Input records:

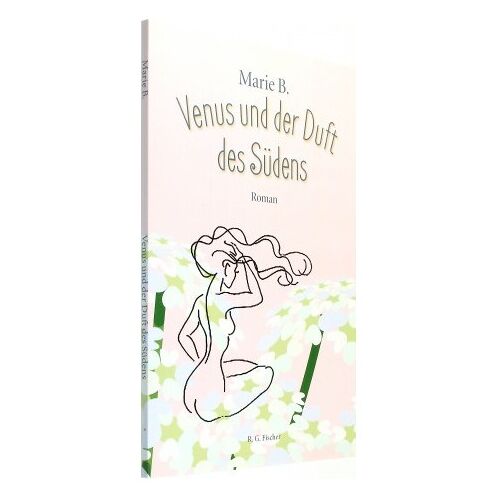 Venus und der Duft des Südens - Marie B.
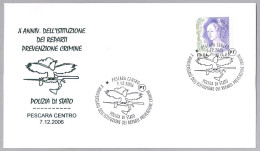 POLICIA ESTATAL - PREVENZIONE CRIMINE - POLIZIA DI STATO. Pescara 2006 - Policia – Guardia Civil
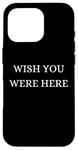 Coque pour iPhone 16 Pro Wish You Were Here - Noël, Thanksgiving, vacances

* * *

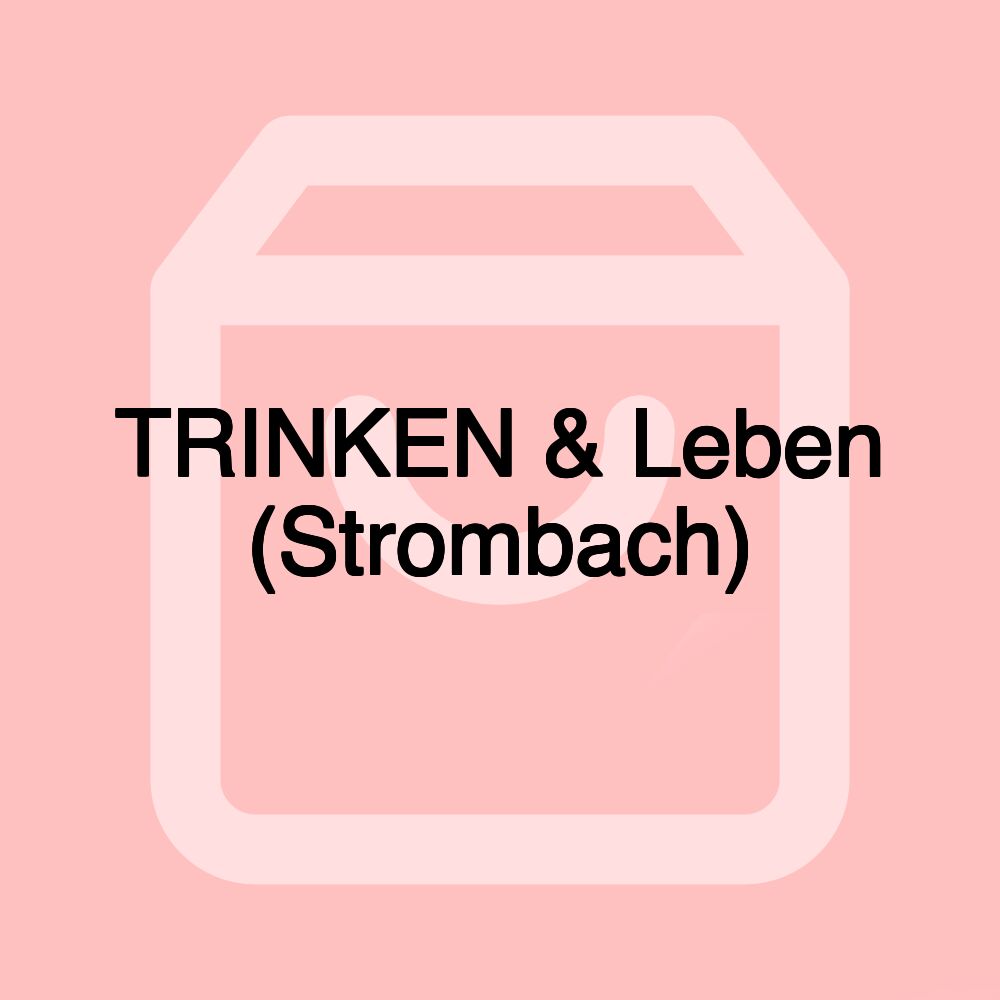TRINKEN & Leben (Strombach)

Problem details:
Using the material above, transcribe exactly the lines from the one holding "Venus und der Duft des Südens - Marie B." to the one holding "Coque pour iPhone", both ends kept. Do not carry over any pictures.

Answer for the task:
 Venus und der Duft des Südens - Marie B.
 POLICIA ESTATAL - PREVENZIONE CRIMINE - POLIZIA DI STATO. Pescara 2006 - Policia – Guardia Civil
 Coque pour iPhone 16 Pro Wish You Were Here - Noël, Thanksgiving, vacances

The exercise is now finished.